(Document text Opens)

SMALL DARK LIGHT: Burcu Yağcıoğlu
What seeks to shrink
must first have grown;
what seeks weakness surely was strong.
What seeks its ruin
must first have risen;
what seeks to take
has surely given. *
Galerist is pleased to present Burcu Yağcıoğlu's third solo exhibition at the gallery titled Small Dark Light between November 15 and December 21, 2024. The exhibition brings together various media and techniques such as collage, drawing, porcelain, and site-specific installations, through which the artist focuses on the genealogy of inertia and stillness.
Taking its title from a passage from Ursula Le Guin’s translation of Tao Te Ching, the exhibition approaches stillness, lethargy, and inertia as radical modes of existence in a world where the unyielding urge for progress is driving the planet towards collapse. In contrast to the progressive, growth-oriented visions of the future that dominate today’s world, the exhibition proposes the act of stopping, of doing not doing. Drawing from psychoanalysis, physics, biology, science fiction, and mythology, Yağcıoğlu reimagines the thought systems that centre around production and growth.

(Document text Closes)
(Data supplied Opens)

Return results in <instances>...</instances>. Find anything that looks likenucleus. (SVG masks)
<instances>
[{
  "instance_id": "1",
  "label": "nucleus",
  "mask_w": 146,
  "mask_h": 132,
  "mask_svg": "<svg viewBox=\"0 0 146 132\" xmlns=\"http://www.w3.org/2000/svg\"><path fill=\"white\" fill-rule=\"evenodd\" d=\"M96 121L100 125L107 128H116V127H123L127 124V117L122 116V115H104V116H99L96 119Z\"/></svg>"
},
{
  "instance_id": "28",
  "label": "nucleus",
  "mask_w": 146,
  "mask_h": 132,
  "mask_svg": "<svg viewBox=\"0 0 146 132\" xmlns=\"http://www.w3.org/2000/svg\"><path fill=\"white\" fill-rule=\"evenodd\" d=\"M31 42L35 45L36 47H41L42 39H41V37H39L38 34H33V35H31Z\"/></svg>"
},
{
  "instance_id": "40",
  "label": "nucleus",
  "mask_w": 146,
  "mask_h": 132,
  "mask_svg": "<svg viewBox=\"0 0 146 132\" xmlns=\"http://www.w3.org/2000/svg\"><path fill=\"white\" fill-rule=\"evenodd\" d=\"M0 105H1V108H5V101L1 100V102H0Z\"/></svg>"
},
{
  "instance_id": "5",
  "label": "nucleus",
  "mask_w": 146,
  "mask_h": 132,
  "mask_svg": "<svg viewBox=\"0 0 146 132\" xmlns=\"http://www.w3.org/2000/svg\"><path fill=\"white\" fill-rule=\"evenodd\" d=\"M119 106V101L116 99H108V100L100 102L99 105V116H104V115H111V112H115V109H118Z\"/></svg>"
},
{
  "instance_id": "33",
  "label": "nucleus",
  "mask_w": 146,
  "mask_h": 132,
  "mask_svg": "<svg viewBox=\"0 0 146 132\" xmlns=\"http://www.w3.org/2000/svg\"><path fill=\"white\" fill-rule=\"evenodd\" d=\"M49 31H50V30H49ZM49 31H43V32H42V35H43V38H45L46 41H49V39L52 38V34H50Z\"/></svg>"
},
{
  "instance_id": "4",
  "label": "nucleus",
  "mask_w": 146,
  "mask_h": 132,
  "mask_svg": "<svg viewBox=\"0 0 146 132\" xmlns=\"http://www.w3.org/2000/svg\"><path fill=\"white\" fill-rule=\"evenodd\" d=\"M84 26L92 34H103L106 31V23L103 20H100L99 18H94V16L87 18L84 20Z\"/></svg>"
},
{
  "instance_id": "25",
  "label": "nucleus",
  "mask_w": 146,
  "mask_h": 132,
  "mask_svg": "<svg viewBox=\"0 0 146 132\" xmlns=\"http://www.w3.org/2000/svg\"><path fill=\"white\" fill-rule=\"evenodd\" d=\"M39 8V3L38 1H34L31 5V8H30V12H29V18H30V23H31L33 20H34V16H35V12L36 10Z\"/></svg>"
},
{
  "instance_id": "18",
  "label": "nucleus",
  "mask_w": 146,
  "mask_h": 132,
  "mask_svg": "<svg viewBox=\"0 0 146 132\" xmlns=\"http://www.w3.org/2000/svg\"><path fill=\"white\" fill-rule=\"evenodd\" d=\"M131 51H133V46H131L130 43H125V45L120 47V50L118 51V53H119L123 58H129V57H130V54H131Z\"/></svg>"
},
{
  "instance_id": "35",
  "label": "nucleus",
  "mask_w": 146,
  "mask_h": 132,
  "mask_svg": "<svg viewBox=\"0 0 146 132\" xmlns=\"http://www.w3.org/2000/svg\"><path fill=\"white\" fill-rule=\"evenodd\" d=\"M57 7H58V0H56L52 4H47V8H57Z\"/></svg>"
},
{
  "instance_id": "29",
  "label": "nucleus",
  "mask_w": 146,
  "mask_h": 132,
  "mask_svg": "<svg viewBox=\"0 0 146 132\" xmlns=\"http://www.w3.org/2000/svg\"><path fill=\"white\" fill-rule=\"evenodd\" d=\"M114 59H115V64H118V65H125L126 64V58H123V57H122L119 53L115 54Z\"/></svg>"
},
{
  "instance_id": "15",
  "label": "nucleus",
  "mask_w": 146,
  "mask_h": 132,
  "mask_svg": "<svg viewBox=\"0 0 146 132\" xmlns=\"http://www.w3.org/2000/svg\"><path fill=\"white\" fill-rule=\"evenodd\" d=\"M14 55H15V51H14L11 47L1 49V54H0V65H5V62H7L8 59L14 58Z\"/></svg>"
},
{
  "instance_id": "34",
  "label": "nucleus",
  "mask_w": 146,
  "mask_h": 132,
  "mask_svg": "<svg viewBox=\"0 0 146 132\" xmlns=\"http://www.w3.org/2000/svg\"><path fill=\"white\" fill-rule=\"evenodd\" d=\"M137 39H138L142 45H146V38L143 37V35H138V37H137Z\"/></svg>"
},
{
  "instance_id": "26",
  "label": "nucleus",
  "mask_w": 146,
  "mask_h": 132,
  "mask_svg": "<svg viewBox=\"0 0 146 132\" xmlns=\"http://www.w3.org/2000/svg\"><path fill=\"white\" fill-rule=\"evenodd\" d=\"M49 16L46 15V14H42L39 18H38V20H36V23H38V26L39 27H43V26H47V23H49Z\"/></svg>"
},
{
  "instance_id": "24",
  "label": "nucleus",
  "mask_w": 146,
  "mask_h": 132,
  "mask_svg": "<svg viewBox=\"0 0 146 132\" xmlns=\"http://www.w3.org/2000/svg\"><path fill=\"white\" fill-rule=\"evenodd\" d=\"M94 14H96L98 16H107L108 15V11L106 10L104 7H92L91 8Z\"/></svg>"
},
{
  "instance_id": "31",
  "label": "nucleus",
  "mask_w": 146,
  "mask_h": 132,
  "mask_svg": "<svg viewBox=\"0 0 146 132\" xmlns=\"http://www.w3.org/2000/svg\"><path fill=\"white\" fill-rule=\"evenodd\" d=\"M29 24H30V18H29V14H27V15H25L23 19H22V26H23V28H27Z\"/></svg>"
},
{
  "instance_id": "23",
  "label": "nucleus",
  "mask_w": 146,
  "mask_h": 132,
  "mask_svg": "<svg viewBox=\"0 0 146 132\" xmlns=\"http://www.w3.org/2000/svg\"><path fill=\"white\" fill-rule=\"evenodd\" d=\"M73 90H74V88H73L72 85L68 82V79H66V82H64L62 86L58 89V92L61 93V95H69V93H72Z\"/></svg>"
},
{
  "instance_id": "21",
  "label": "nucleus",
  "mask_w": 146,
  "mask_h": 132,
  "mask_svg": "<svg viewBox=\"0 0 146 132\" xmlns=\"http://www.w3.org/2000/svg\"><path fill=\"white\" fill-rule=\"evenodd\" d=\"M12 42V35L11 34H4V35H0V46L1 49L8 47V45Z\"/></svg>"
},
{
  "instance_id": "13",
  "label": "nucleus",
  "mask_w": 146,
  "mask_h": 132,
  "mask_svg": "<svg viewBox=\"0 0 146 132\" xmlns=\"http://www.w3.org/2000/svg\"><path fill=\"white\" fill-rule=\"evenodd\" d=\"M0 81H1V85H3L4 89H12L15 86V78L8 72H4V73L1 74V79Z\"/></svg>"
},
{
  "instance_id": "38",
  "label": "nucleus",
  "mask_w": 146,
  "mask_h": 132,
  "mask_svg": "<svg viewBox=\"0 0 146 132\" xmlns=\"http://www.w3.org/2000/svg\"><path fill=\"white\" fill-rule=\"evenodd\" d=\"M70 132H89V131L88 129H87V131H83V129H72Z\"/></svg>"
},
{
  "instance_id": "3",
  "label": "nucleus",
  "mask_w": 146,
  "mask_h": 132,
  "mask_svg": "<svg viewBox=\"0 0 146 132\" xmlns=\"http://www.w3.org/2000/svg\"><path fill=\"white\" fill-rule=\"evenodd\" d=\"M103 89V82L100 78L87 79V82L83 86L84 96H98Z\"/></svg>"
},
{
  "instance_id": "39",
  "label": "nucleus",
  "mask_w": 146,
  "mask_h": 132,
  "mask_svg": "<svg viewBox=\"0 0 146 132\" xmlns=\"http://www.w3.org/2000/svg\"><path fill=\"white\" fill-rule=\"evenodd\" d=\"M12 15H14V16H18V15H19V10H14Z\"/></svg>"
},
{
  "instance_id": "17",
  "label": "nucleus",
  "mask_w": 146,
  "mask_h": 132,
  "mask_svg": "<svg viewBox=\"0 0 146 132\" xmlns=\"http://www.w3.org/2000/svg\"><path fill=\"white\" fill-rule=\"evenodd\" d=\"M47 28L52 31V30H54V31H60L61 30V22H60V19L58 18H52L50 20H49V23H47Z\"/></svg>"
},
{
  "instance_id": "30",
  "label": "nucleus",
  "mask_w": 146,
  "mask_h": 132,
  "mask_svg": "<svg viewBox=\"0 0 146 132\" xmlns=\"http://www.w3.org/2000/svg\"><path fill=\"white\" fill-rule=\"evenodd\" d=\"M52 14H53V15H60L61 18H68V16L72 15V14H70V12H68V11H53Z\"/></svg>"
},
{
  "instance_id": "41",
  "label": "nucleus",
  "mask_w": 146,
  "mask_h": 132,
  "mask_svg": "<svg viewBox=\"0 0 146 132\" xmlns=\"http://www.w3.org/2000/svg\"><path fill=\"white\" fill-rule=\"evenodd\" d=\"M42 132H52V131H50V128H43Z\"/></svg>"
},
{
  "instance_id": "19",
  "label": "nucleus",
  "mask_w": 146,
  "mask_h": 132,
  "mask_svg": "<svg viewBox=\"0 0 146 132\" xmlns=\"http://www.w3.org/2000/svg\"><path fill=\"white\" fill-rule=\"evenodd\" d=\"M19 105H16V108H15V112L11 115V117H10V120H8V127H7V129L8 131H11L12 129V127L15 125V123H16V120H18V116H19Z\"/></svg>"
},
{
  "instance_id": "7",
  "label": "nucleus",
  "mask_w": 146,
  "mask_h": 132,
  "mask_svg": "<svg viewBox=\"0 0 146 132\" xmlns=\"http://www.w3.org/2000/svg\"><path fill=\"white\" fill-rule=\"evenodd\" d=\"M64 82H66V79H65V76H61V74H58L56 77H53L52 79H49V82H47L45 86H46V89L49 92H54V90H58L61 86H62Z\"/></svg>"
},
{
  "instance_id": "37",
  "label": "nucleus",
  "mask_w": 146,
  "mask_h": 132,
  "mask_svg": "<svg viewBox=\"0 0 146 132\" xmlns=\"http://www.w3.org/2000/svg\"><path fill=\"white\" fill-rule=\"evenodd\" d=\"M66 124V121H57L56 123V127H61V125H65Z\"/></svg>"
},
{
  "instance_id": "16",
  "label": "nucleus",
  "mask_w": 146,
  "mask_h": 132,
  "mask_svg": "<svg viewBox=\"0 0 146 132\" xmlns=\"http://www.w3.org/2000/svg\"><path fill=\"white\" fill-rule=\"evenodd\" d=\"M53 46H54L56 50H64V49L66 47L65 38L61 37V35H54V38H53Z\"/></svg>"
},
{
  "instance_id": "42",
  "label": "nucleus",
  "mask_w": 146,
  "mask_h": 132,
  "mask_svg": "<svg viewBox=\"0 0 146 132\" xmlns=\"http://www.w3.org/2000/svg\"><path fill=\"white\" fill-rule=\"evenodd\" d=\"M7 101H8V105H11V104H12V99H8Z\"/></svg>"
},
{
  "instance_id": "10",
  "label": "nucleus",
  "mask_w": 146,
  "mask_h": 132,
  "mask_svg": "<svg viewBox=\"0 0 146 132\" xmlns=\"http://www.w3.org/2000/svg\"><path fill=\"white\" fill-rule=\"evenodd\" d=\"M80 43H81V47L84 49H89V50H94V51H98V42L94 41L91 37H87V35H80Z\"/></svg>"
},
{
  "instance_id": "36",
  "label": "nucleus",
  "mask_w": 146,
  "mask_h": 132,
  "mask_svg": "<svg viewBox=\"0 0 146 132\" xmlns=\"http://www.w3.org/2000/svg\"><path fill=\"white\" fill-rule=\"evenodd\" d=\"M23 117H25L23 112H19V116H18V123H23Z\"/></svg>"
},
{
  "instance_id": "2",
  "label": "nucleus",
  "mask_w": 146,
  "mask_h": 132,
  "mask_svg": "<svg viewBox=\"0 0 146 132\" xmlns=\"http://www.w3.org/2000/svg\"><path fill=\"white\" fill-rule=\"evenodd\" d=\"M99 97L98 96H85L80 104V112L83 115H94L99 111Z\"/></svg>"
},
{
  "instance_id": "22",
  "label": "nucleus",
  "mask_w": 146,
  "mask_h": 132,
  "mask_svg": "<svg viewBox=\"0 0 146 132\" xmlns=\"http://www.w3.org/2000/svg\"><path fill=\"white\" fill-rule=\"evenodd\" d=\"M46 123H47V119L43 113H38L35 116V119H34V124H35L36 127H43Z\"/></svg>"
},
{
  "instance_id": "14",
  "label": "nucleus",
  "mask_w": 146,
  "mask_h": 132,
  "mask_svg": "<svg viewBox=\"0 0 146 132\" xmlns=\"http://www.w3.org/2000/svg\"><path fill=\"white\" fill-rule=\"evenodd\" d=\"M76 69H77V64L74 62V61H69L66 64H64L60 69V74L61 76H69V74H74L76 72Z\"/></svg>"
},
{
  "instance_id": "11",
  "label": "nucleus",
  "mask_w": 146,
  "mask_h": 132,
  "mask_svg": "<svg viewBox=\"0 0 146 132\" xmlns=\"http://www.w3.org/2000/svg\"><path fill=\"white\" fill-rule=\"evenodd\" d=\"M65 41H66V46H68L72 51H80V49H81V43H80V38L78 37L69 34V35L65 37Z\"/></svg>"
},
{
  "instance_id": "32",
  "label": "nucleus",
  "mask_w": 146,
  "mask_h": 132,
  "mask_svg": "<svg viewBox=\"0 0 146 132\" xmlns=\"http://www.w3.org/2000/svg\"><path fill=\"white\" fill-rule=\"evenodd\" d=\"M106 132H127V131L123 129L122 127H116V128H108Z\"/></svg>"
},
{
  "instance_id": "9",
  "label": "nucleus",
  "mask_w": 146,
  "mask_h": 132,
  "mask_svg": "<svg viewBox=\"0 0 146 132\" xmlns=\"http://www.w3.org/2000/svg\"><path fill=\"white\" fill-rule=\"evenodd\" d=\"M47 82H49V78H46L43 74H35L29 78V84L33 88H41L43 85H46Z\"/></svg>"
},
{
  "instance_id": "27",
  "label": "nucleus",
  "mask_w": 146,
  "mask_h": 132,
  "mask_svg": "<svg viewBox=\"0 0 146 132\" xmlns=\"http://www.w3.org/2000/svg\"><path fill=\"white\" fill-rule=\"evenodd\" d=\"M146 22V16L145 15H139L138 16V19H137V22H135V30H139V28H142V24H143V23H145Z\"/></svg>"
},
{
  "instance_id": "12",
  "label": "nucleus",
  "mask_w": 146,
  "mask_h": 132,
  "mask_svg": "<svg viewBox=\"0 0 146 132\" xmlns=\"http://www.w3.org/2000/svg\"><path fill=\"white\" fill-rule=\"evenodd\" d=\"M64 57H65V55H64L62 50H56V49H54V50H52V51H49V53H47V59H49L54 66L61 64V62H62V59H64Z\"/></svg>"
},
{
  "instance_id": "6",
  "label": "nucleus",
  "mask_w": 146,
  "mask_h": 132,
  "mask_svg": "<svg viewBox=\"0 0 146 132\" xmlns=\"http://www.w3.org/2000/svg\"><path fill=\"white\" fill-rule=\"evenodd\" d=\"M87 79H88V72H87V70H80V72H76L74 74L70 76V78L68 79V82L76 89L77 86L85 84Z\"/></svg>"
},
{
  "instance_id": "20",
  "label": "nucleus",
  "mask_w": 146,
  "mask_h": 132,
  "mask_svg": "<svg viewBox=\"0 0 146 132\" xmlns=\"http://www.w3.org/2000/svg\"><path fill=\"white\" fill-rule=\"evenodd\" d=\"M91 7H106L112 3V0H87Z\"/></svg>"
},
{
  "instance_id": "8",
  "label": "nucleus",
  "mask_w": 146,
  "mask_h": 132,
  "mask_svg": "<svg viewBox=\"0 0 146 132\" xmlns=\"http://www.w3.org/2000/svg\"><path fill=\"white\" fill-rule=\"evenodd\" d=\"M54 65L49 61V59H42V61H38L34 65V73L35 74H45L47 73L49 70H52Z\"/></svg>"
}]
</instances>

(Data supplied Closes)

Using the exhibition text, decide whether each statement agrees with it. Answer yes or no for each, and quote the words from the text that decide it. (a) Small Dark Light is Burcu Yağcıoğlu's third solo exhibition at the gallery. (b) The exhibition takes its title from a passage in Ursula Le Guin's translation of Tao Te Ching. (c) The exhibition runs into January 2025. The items play no part in what follows.

Answer to this problem:
(a) Yes: "third solo exhibition at the gallery"
(b) Yes: "Taking its title from a passage from Ursula Le Guin’s translation of Tao Te Ching"
(c) No: "between November 15 and December 21, 2024"